> **Given data**:

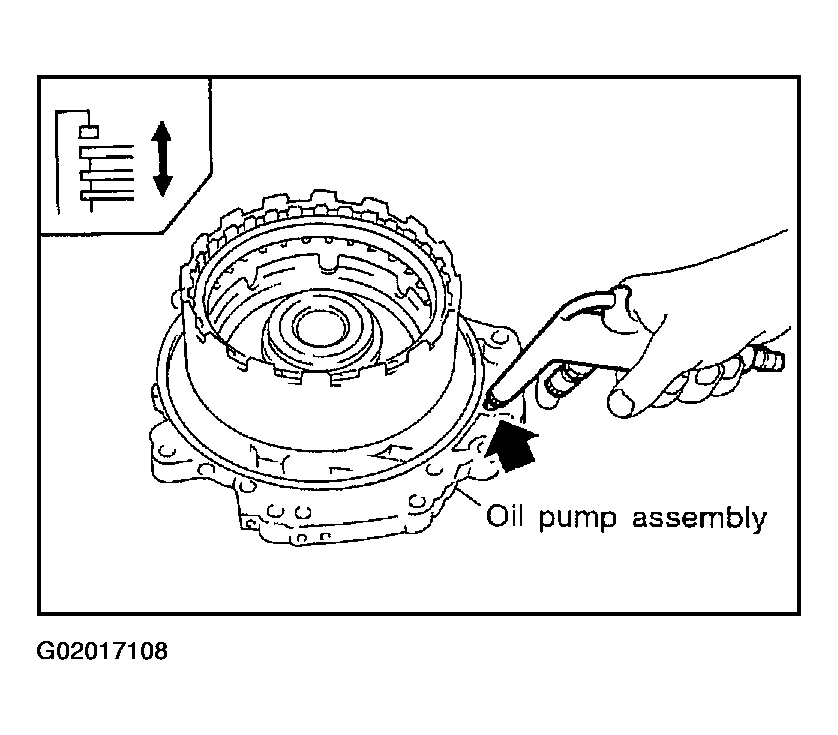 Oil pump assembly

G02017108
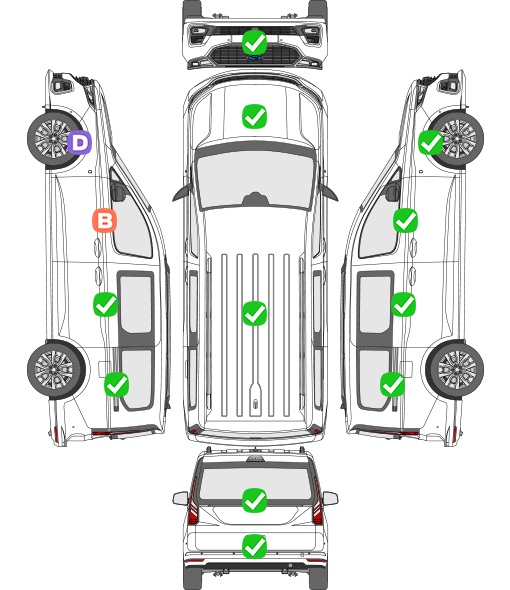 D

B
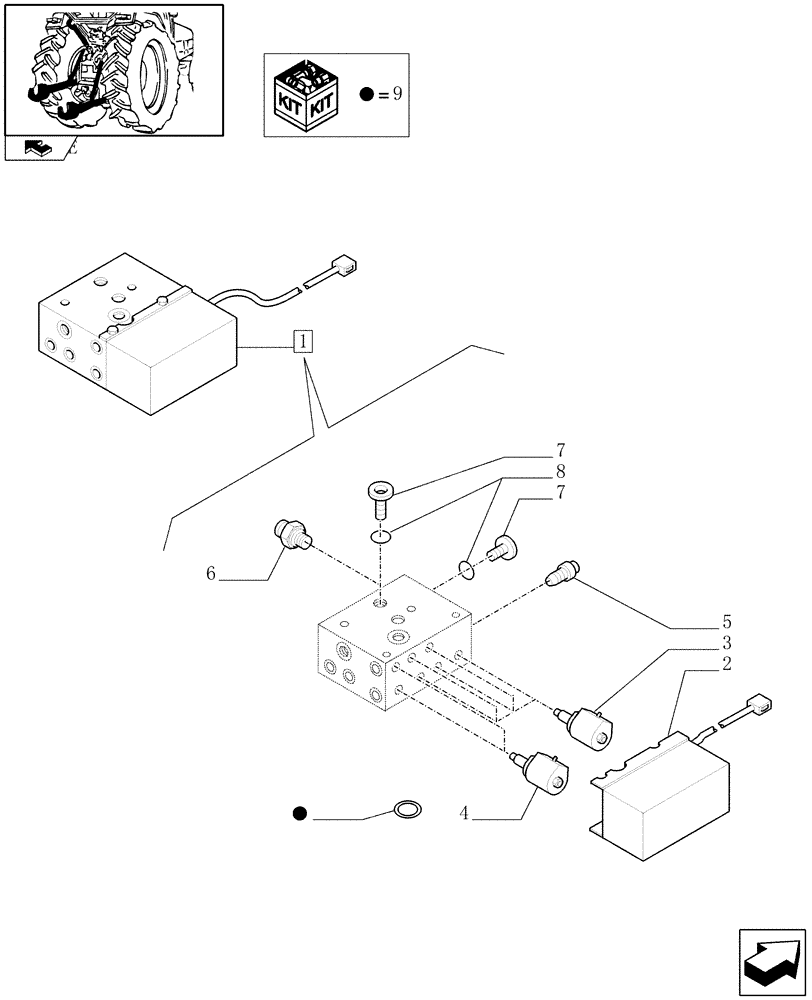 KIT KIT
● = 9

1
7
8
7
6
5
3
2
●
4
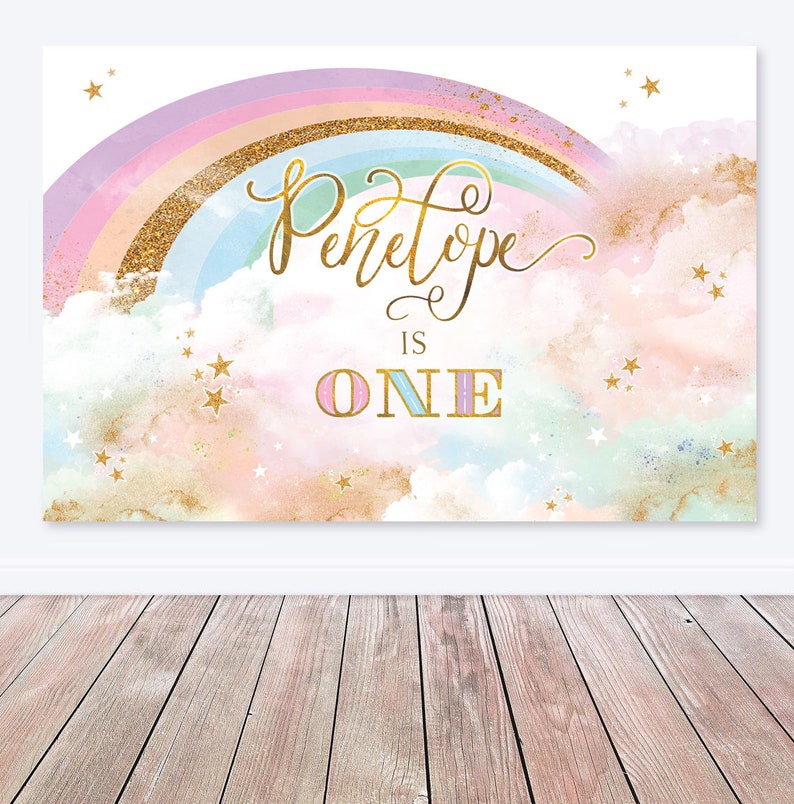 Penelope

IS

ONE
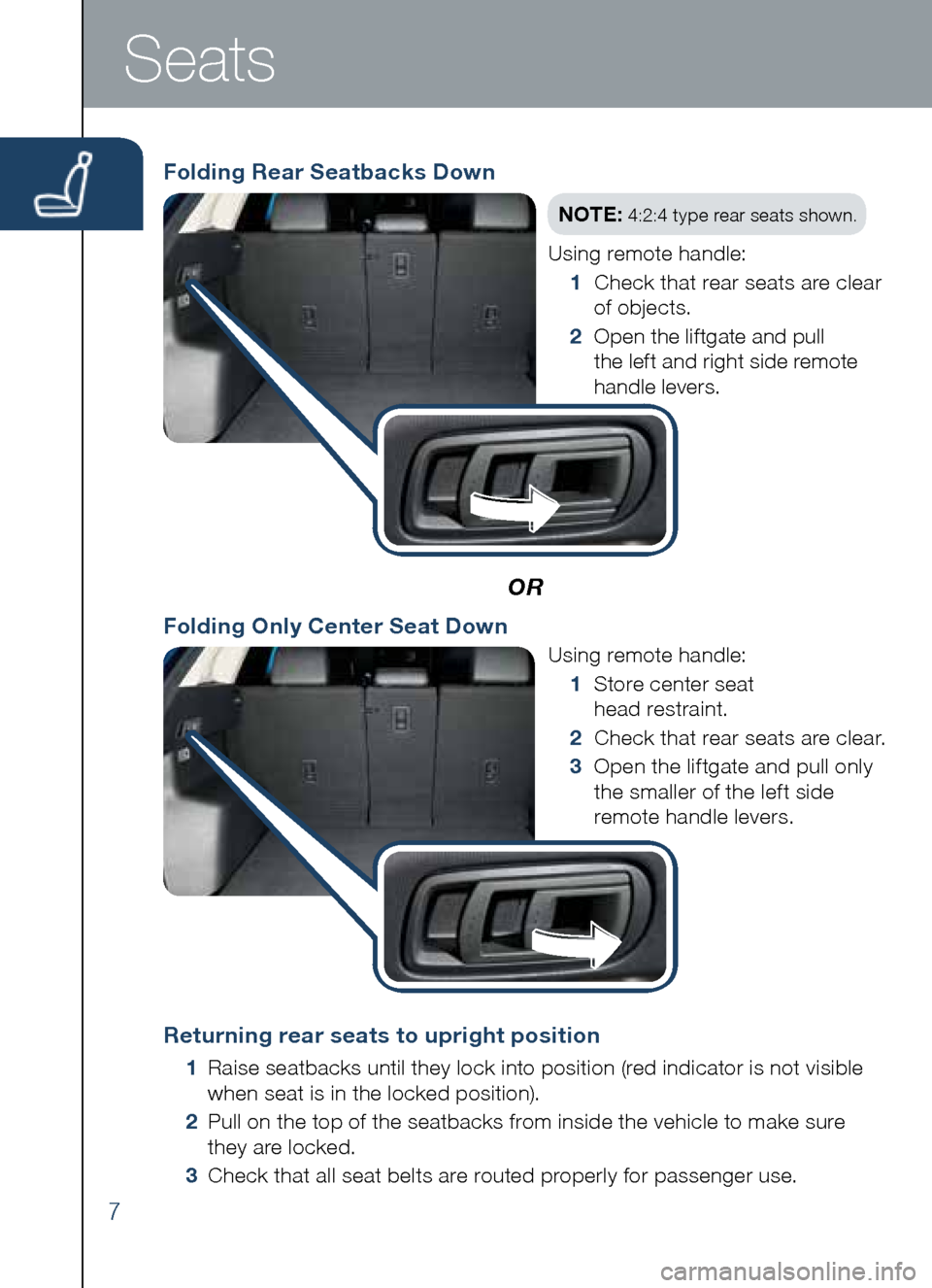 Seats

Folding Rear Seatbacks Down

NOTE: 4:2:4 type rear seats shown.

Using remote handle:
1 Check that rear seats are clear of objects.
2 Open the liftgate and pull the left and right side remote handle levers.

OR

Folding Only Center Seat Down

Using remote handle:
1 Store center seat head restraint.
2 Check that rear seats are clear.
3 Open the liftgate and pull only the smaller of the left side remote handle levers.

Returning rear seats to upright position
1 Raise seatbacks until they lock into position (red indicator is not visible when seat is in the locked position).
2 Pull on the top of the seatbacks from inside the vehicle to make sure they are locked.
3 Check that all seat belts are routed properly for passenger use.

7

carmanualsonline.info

> **Task goal**: When you restate the listing above, give each line word for word but leave out every image.

> **Output for this exercise**:
 Oil pump assembly

G02017108
 D

B
 KIT KIT
● = 9

1
7
8
7
6
5
3
2
●
4
 Penelope

IS

ONE
 Seats

Folding Rear Seatbacks Down

NOTE: 4:2:4 type rear seats shown.

Using remote handle:
1 Check that rear seats are clear of objects.
2 Open the liftgate and pull the left and right side remote handle levers.

OR

Folding Only Center Seat Down

Using remote handle:
1 Store center seat head restraint.
2 Check that rear seats are clear.
3 Open the liftgate and pull only the smaller of the left side remote handle levers.

Returning rear seats to upright position
1 Raise seatbacks until they lock into position (red indicator is not visible when seat is in the locked position).
2 Pull on the top of the seatbacks from inside the vehicle to make sure they are locked.
3 Check that all seat belts are routed properly for passenger use.

7

carmanualsonline.info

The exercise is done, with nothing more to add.